■ **DATASET RECORDS**
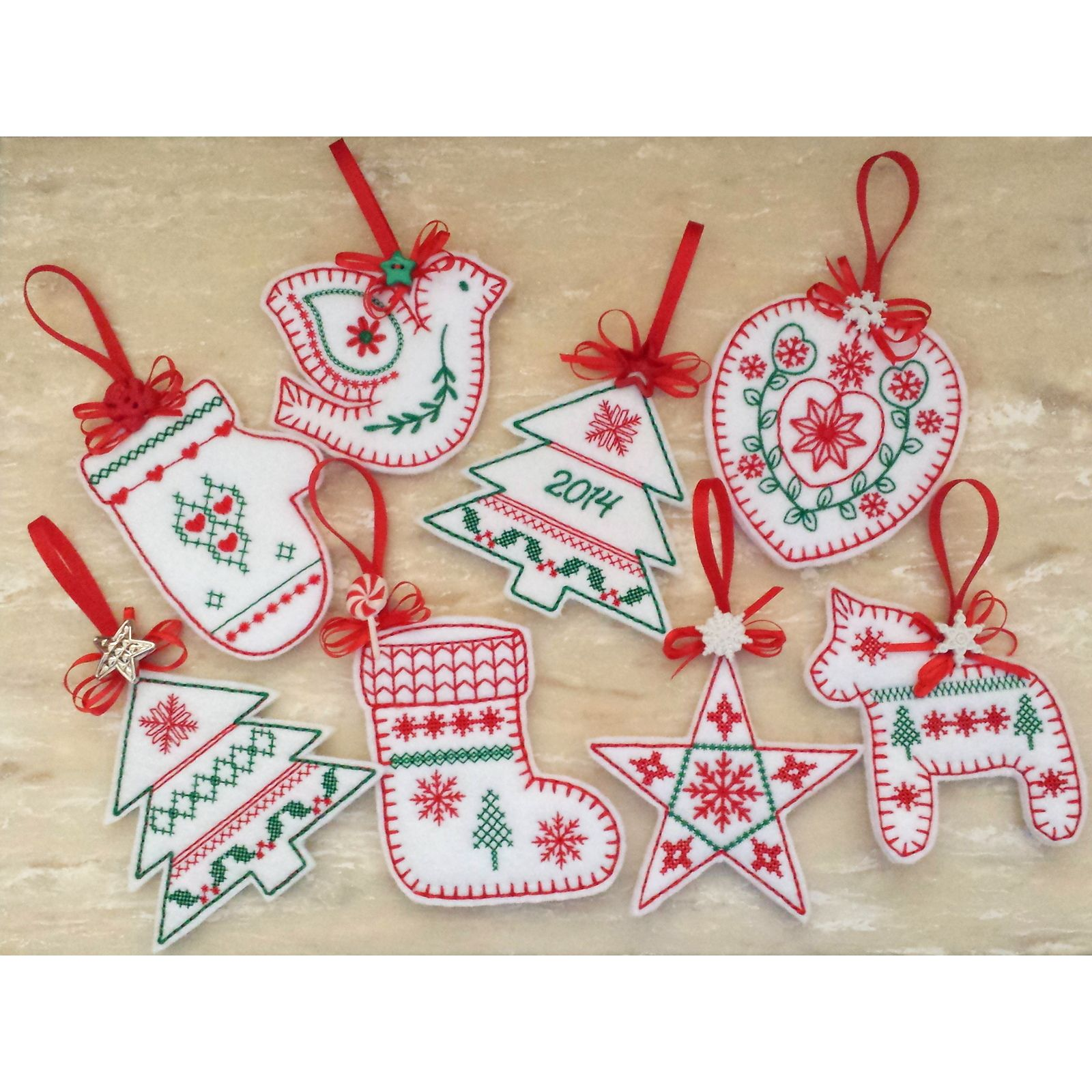 nordic-christmas-ornaments-1600 - Oma\'s Place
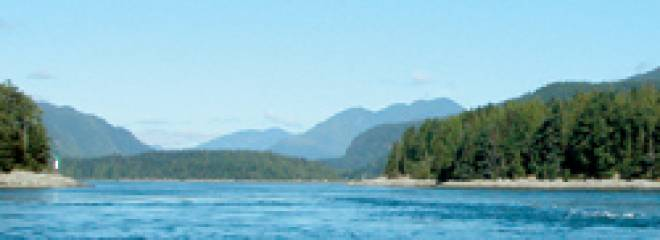 BC Tidal Passes: Passes Beyond Desolation Sound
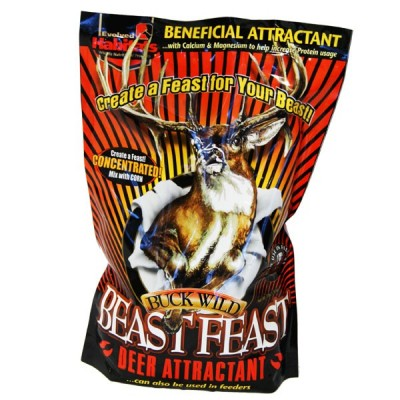Attractant pour grand gibier Beast Feast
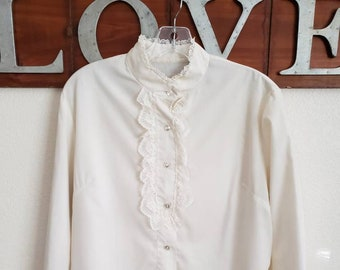 Vintage Musseline Beige See Trough Ruffled blouse handmade fits well size  M one of a kind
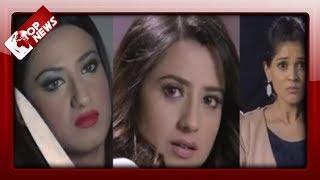 ishq mein marjawan episode 109 with english subtitles - ฟรีวิดีโอ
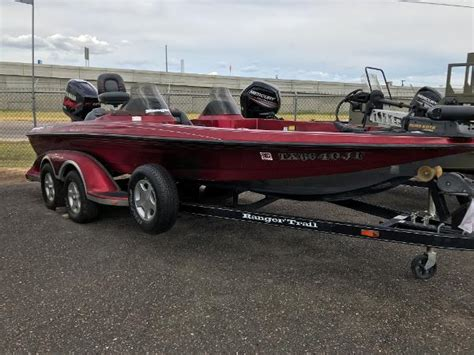 Ranger Bass Boat Wear by Ranger Bass Boats Used519svs Comanche Boattest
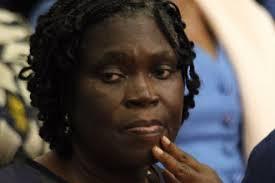 Côte d'Ivoire : La condamnation de Simone Gbagbo à 20 ans de prison est définitive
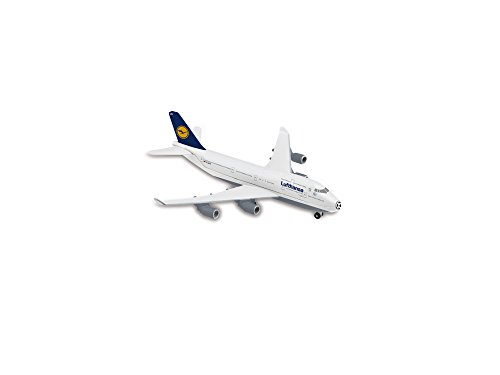 Majorette 212057980Q01 Airplane Boeing 747 Lufthansa Flugzeug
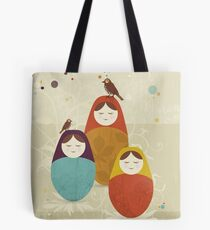 Matriochka Tote Bag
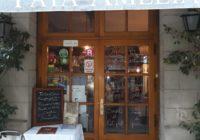 Restaurante La Yaya Amelia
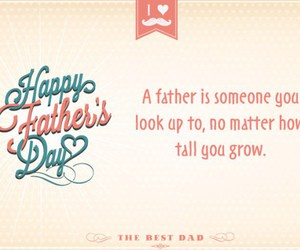 fathers day quotes, fathers day wishes, and happy fathers day 2016 image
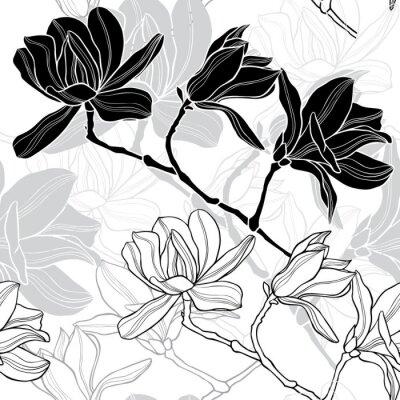 Fototapet Monokrom sömlös bakgrund med magnolia.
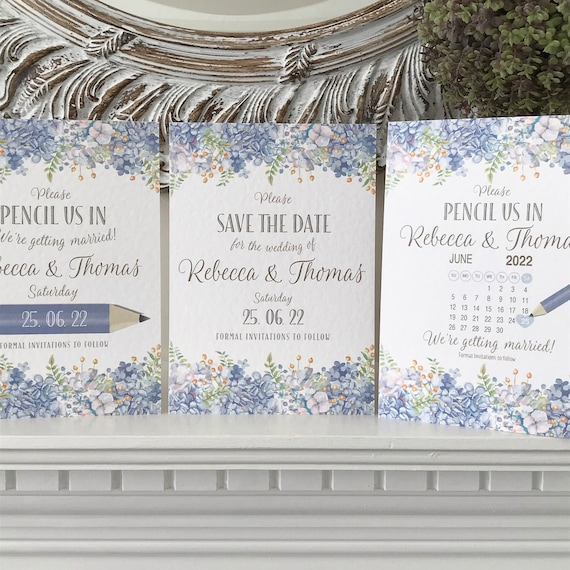 BLUE Floral Wedding SAVE the DATE cards | Pencil Us In | With Calendar | Pastel Blue with dark Gold type | Textured card | Free Delivery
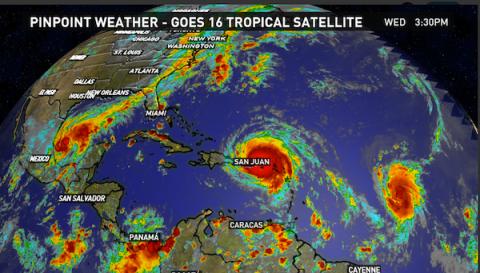 Irma + 2.png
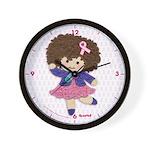 Little Emma (BCA White) Wall Clock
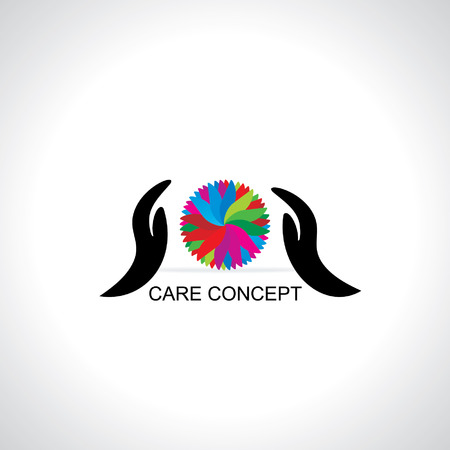 caring: caring concept with colorful abstract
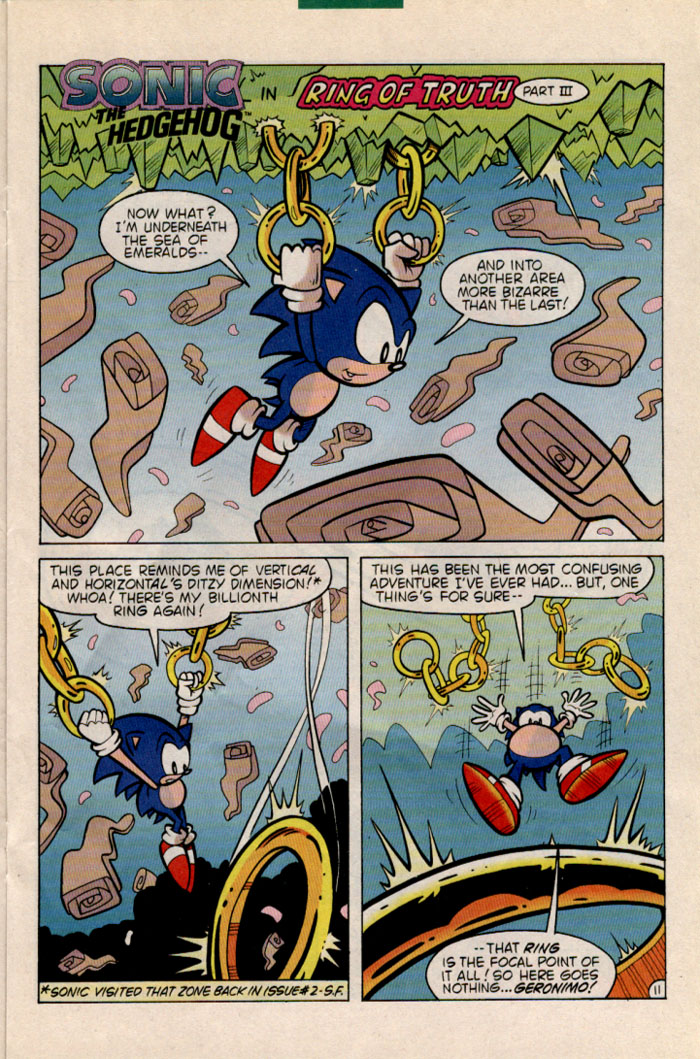 Read online Sonic The Hedgehog comic -  Issue #35 - 12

■ **EXERCISE OBJECTIVE**
Only exact copies are wanted here. Write out the lines from the one containing "BLUE Floral Wedding" through the end of the material and no others, omitting all pictures.

■ **YOUR SOLUTION**
 BLUE Floral Wedding SAVE the DATE cards | Pencil Us In | With Calendar | Pastel Blue with dark Gold type | Textured card | Free Delivery
 Irma + 2.png
 Little Emma (BCA White) Wall Clock
 caring: caring concept with colorful abstract
 Read online Sonic The Hedgehog comic -  Issue #35 - 12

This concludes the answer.